CP: Given my calamitous lack of musical talent, I sometimes marvel at how many instruments I studied as a youth. Lessons, practice, nothing. You?
RN: Nada. I have a faint and embarrassing memory of something called a flutophone, which I suspect was Palmer Lake Elementary School's remedial-reading version of music education.
CP: Consider yourself fortunate. I have so many non-fond memories of my young life in music. There was guilt if I didn't practice, agony if I did, a decided lack of forward progress, fingertips calloused by the steel strings of a cheap guitar. Piano, however, was the worst.
RN: Hey, at least you can impress strangers with a whirl through "Für Elise." I can't even hum it.
CP: What about your youthful career in the musical theater? Did you not sing and dance?

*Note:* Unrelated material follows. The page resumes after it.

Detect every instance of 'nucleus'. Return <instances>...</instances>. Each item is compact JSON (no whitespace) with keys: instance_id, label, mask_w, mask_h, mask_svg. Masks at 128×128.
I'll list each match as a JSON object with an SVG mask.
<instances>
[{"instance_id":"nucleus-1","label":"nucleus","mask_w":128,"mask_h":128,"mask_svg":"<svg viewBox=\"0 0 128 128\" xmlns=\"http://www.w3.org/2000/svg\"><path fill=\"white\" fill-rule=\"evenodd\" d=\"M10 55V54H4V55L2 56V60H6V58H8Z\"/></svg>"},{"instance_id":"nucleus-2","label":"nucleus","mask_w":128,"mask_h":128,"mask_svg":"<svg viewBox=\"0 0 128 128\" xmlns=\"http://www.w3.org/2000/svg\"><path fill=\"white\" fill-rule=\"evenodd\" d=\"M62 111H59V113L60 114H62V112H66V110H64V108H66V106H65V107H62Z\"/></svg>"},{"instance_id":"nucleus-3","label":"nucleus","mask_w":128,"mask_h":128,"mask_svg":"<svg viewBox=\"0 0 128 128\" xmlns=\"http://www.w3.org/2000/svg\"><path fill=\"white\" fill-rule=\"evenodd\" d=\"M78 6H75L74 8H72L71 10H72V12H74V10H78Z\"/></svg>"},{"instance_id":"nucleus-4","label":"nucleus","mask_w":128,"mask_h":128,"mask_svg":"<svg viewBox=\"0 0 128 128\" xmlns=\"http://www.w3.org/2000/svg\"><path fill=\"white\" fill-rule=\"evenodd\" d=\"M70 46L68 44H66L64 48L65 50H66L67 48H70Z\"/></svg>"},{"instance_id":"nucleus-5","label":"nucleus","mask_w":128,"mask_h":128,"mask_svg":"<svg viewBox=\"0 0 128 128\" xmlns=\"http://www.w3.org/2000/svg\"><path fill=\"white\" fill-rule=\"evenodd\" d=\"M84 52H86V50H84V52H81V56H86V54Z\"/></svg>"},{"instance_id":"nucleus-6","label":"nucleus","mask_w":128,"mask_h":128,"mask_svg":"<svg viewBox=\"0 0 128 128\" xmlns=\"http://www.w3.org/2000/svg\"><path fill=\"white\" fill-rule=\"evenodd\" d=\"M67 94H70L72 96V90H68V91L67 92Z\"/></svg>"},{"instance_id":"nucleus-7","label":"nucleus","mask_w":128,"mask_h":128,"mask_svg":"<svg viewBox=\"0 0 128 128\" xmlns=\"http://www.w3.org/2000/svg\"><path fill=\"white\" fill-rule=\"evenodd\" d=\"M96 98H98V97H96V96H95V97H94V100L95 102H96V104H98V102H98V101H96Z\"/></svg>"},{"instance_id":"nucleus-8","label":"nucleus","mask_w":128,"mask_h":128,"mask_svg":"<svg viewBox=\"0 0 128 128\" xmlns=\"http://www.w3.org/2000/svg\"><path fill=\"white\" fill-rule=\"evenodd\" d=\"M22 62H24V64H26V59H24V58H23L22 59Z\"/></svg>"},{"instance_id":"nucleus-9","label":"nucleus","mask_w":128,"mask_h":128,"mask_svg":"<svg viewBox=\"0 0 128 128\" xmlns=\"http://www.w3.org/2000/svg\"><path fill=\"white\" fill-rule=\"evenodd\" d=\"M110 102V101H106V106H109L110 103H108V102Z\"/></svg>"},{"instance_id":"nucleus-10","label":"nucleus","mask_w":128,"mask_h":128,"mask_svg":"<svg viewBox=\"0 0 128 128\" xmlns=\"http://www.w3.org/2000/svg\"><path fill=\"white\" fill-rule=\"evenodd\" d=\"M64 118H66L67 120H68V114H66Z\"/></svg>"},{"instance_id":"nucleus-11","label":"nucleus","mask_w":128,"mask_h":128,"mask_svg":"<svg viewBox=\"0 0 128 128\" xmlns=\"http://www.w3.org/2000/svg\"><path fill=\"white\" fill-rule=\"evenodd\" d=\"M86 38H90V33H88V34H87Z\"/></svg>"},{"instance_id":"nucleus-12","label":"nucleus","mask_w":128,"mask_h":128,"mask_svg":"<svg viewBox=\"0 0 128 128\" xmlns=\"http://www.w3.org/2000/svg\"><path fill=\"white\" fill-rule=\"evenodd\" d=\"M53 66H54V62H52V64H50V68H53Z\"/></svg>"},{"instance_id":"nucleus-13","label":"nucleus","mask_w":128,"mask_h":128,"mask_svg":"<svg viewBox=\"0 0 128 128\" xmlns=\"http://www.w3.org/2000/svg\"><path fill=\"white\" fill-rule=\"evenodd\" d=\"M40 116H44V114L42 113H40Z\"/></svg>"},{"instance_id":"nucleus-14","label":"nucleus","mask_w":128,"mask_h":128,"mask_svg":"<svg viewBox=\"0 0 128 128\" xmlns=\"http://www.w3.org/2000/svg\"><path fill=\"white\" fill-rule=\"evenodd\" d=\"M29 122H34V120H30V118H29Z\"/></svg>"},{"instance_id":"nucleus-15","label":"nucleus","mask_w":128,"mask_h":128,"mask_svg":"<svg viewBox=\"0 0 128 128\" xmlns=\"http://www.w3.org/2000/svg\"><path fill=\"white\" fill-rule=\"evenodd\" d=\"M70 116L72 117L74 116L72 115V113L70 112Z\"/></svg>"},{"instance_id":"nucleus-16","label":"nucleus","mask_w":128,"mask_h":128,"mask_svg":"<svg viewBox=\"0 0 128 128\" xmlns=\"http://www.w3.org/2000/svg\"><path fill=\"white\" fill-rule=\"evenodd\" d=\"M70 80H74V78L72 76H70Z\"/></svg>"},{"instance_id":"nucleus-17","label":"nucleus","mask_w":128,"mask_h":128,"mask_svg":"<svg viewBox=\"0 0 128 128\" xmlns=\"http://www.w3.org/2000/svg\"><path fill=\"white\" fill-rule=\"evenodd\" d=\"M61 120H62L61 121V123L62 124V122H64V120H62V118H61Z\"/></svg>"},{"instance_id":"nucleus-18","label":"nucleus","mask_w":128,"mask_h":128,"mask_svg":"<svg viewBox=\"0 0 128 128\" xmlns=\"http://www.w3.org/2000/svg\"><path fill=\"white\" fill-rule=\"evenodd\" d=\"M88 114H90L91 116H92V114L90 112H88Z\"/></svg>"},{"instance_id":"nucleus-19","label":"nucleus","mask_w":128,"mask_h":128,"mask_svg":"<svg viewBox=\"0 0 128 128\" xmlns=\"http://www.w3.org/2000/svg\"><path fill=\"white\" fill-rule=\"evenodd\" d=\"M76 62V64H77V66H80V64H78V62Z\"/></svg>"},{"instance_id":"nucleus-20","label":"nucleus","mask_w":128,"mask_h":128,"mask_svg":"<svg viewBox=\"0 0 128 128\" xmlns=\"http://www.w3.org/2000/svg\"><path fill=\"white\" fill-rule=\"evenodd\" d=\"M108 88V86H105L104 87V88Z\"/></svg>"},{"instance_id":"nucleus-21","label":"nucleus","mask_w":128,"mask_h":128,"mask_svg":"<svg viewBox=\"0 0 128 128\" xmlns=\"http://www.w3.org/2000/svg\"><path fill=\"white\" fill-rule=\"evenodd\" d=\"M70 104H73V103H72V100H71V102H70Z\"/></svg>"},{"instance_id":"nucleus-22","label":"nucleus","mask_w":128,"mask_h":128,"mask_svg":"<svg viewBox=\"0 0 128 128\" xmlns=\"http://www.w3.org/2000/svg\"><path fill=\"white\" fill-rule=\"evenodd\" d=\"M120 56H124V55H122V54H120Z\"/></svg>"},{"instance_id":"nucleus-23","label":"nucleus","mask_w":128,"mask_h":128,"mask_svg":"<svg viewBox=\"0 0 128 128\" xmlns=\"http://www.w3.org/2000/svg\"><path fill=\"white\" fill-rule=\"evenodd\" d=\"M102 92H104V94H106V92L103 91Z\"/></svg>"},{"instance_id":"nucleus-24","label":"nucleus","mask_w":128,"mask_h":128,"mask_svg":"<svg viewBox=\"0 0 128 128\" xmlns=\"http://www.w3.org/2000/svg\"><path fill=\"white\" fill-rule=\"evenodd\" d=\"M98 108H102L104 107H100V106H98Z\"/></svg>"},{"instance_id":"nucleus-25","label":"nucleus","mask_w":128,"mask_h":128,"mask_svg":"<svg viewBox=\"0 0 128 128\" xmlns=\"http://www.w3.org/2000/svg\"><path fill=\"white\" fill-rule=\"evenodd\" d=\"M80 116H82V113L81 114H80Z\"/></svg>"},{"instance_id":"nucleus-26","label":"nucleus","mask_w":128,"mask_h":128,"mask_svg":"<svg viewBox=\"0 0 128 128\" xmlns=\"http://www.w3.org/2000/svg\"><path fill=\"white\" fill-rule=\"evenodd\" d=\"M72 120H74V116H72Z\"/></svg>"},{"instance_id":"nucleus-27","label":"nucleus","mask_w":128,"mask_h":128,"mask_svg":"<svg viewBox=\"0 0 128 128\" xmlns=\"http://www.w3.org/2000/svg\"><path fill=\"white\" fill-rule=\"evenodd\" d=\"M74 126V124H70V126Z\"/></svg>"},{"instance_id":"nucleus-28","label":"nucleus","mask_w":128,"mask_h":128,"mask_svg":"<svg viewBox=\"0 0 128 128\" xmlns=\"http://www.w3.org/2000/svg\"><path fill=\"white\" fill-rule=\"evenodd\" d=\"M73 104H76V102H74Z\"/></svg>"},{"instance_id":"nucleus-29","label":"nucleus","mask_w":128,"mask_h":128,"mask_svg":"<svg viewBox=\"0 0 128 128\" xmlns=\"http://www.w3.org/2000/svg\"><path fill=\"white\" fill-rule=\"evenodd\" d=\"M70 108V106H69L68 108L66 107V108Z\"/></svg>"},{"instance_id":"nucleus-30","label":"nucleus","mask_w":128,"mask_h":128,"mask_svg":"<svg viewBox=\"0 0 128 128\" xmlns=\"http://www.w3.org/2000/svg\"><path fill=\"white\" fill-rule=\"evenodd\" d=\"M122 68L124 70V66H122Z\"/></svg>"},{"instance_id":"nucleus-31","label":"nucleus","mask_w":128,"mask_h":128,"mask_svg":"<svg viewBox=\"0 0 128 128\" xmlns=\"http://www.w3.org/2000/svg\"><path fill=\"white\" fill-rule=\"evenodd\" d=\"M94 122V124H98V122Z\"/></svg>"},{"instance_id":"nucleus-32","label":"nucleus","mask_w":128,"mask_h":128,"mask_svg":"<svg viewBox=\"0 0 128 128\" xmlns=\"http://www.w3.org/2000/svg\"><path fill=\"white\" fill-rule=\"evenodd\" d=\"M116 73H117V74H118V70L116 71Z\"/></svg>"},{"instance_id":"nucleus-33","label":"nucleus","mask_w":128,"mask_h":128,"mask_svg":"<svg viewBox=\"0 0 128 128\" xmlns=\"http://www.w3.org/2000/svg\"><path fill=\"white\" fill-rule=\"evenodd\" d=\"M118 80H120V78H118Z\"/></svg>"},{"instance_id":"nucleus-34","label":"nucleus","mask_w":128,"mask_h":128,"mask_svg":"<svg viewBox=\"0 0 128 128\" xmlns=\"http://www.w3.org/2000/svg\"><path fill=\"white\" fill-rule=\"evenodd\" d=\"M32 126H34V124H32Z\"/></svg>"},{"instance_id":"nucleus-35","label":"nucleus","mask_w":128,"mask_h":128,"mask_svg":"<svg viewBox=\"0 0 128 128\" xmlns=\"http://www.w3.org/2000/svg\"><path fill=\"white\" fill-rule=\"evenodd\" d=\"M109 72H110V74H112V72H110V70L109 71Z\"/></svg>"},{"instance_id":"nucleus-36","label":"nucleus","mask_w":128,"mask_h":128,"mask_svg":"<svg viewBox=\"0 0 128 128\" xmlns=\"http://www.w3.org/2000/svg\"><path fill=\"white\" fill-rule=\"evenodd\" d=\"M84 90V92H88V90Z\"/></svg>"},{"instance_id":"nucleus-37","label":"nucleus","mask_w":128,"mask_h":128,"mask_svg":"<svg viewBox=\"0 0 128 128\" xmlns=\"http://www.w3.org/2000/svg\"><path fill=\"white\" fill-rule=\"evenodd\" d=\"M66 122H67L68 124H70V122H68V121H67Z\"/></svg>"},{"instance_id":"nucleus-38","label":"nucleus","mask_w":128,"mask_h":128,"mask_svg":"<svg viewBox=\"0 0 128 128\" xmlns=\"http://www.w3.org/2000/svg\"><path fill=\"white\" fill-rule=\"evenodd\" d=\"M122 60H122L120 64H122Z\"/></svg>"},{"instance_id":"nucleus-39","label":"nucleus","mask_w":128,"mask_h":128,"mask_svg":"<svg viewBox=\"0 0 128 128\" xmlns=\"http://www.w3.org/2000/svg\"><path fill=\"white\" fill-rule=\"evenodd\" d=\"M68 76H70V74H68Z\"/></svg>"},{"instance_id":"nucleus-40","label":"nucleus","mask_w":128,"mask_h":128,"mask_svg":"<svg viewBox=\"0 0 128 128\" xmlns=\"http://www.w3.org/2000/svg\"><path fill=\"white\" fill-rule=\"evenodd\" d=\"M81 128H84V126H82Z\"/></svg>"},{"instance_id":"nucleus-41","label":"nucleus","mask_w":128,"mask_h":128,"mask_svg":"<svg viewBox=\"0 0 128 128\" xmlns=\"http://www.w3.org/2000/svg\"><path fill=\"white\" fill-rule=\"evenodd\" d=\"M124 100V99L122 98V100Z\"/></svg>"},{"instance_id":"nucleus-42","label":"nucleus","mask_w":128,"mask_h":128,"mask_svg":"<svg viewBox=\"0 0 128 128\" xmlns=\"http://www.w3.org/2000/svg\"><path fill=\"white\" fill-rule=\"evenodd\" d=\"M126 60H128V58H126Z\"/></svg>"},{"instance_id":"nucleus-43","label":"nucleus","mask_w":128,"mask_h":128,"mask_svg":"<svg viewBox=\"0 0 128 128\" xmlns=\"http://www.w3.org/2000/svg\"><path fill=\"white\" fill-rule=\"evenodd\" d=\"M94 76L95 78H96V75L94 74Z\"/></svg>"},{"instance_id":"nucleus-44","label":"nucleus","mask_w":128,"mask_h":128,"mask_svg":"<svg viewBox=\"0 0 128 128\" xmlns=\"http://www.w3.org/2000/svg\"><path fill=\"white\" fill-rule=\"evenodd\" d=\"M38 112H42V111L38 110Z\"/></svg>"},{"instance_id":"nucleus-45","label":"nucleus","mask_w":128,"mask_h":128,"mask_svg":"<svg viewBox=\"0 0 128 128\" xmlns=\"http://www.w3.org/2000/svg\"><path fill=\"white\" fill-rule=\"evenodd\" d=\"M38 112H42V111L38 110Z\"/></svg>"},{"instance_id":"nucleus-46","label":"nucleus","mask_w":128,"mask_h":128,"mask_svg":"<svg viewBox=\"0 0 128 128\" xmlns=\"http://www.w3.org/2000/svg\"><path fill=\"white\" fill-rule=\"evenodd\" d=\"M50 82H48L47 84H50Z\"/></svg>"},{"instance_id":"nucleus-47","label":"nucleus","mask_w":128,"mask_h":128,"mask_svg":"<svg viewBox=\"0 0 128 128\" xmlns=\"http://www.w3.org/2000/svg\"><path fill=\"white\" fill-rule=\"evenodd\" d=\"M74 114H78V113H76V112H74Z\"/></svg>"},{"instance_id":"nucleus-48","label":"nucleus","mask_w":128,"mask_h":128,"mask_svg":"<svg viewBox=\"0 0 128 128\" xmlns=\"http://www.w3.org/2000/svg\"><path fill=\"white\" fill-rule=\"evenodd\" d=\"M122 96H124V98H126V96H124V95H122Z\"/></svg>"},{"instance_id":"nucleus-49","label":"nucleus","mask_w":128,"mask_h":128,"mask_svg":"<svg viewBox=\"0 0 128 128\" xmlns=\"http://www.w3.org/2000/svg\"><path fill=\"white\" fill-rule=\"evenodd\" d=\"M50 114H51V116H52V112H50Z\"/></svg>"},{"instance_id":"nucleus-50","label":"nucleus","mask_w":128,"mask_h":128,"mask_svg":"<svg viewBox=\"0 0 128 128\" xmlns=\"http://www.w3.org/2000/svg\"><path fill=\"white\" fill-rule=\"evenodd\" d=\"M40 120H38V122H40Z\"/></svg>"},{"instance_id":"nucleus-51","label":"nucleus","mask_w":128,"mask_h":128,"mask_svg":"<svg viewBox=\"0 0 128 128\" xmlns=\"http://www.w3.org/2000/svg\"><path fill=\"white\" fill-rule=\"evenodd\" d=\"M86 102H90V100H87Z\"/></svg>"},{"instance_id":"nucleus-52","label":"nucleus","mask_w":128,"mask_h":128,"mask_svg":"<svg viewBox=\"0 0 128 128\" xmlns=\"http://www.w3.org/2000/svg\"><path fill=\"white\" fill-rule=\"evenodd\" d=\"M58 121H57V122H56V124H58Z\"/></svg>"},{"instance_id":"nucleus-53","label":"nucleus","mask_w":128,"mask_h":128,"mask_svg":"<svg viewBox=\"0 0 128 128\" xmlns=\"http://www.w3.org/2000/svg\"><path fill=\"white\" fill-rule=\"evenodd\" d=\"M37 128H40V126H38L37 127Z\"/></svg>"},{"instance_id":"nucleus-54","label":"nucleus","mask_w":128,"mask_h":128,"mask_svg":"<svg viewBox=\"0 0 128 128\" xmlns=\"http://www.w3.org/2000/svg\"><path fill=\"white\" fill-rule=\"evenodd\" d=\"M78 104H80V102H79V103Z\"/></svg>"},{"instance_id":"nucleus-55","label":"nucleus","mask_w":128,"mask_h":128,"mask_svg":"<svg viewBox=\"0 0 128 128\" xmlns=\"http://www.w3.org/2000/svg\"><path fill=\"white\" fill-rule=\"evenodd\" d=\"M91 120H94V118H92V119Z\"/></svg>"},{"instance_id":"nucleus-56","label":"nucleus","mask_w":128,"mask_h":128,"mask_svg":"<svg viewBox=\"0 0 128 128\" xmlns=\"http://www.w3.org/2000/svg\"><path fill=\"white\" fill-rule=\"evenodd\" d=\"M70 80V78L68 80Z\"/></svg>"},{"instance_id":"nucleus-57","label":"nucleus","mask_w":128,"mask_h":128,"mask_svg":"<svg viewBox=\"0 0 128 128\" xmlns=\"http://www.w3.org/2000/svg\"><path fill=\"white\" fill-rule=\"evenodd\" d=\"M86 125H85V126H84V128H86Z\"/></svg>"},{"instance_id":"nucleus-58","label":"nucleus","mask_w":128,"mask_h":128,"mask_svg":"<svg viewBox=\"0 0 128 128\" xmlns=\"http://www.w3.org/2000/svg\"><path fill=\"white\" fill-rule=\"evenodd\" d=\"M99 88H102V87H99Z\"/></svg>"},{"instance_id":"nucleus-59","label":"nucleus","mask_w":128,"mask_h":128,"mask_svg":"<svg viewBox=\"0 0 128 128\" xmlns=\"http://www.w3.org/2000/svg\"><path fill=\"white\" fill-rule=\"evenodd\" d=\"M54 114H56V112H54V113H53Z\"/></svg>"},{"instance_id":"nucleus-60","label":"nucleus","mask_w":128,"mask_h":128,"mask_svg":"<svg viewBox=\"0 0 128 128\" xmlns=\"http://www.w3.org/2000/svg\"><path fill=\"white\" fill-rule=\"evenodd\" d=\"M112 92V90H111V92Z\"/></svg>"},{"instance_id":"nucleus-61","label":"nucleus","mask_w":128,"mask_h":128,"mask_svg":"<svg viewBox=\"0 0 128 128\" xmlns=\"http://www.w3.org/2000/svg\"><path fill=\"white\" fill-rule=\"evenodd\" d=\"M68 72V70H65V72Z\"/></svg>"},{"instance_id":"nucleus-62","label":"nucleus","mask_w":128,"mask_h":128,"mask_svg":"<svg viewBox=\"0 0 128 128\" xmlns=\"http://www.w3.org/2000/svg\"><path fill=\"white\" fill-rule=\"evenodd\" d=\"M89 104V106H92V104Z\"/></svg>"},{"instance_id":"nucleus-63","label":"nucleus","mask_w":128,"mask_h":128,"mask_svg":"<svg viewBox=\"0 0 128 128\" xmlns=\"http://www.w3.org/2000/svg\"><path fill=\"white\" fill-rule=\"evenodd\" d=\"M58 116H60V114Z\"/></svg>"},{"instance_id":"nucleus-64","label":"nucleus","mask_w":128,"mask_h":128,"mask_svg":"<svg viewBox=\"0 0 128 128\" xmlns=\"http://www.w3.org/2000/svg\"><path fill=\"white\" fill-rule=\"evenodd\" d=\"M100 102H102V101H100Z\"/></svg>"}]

RN: Unfortunately, I sing like a rusty hinge. Thank goodness "Our Town" is a straight play, or I never would have been cast. When the good people of Grovers Corners sing "Blest Be the Tie That Binds" in the third act, the director would always shoot me a panicked look. But back to you. I'm picturing a support-hose-wearing piano teacher who smells of Brach's peppermints, and Mother Peck getting on you to run your scales.
CP: I'm not sure she actually wanted to hear me practice. Have you spent much time in the vicinity of a badly played French horn? Both my sisters were pretty good about practicing their clarinets. The squawks. The start-overs. In decent weather, it was reason enough to vacate the house.